Exercise goal:
Reproduce the line that holds "fill-rule: evenodd;" together with all the lines after it up to the end of the entries.

-- Provided entries follows --

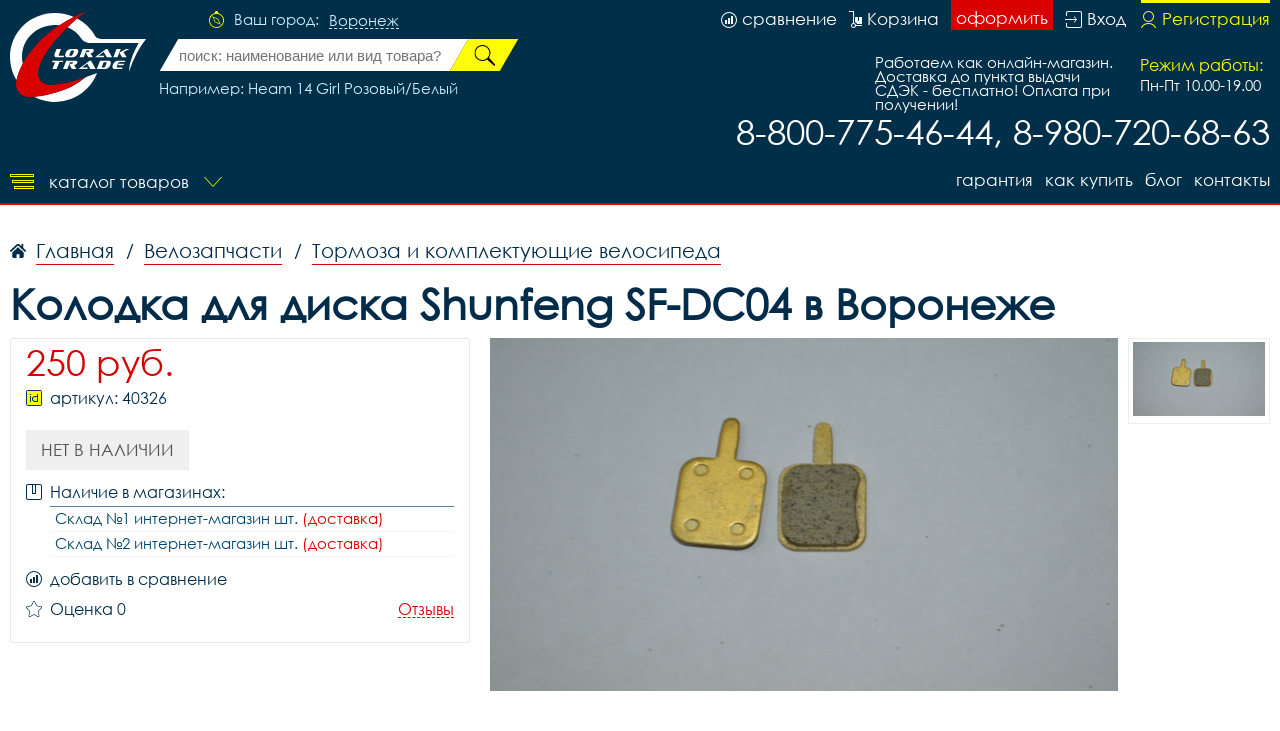

--- FILE ---
content_type: image/svg+xml
request_url: https://voronezhvelo.ru/i/payment_m.svg
body_size: 1032
content:
<svg id="Слой_1" data-name="Слой 1" xmlns="http://www.w3.org/2000/svg" width="32" height="23" viewBox="0 0 32 23">
  <defs>
    <style>
      .cls-1 {
        fill: #ffff73;
        fill-rule: evenodd;
      }
    </style>
  </defs>
  <path id="Совмещенный_контур" data-name="Совмещенный контур" class="cls-1" d="M29,0H3A3.122,3.122,0,0,0,0,3V20a3.122,3.122,0,0,0,3,3H29a3.122,3.122,0,0,0,3-3V3A3.122,3.122,0,0,0,29,0Zm1,20a1.041,1.041,0,0,1-1,1H3a1.041,1.041,0,0,1-1-1V8H30V20ZM30,4H2V3A1.041,1.041,0,0,1,3,2H29a1.041,1.041,0,0,1,1,1V4ZM12,14H10a1,1,0,0,0,0,2h2A1,1,0,0,0,12,14ZM7,14H5a1,1,0,0,0,0,2H7A1,1,0,0,0,7,14Zm17.5-3.5a3.661,3.661,0,0,0-1.874.515A3.68,3.68,0,0,0,20.75,10.5a3.834,3.834,0,0,0,0,7.667,3.679,3.679,0,0,0,1.876-.515,3.661,3.661,0,0,0,1.874.515A3.834,3.834,0,0,0,24.5,10.5Zm-3.28,5.689a1.836,1.836,0,0,1-.47.061,1.917,1.917,0,0,1,0-3.833,1.832,1.832,0,0,1,.47.062A3.9,3.9,0,0,0,21.22,16.189ZM24.5,16.25a1.917,1.917,0,1,1,1.875-1.917A1.9,1.9,0,0,1,24.5,16.25Z"/>
</svg>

-- Provided entries concluded --

Solved exercise:
        fill-rule: evenodd;
      }
    </style>
  </defs>
  <path id="Совмещенный_контур" data-name="Совмещенный контур" class="cls-1" d="M29,0H3A3.122,3.122,0,0,0,0,3V20a3.122,3.122,0,0,0,3,3H29a3.122,3.122,0,0,0,3-3V3A3.122,3.122,0,0,0,29,0Zm1,20a1.041,1.041,0,0,1-1,1H3a1.041,1.041,0,0,1-1-1V8H30V20ZM30,4H2V3A1.041,1.041,0,0,1,3,2H29a1.041,1.041,0,0,1,1,1V4ZM12,14H10a1,1,0,0,0,0,2h2A1,1,0,0,0,12,14ZM7,14H5a1,1,0,0,0,0,2H7A1,1,0,0,0,7,14Zm17.5-3.5a3.661,3.661,0,0,0-1.874.515A3.68,3.68,0,0,0,20.75,10.5a3.834,3.834,0,0,0,0,7.667,3.679,3.679,0,0,0,1.876-.515,3.661,3.661,0,0,0,1.874.515A3.834,3.834,0,0,0,24.5,10.5Zm-3.28,5.689a1.836,1.836,0,0,1-.47.061,1.917,1.917,0,0,1,0-3.833,1.832,1.832,0,0,1,.47.062A3.9,3.9,0,0,0,21.22,16.189ZM24.5,16.25a1.917,1.917,0,1,1,1.875-1.917A1.9,1.9,0,0,1,24.5,16.25Z"/>
</svg>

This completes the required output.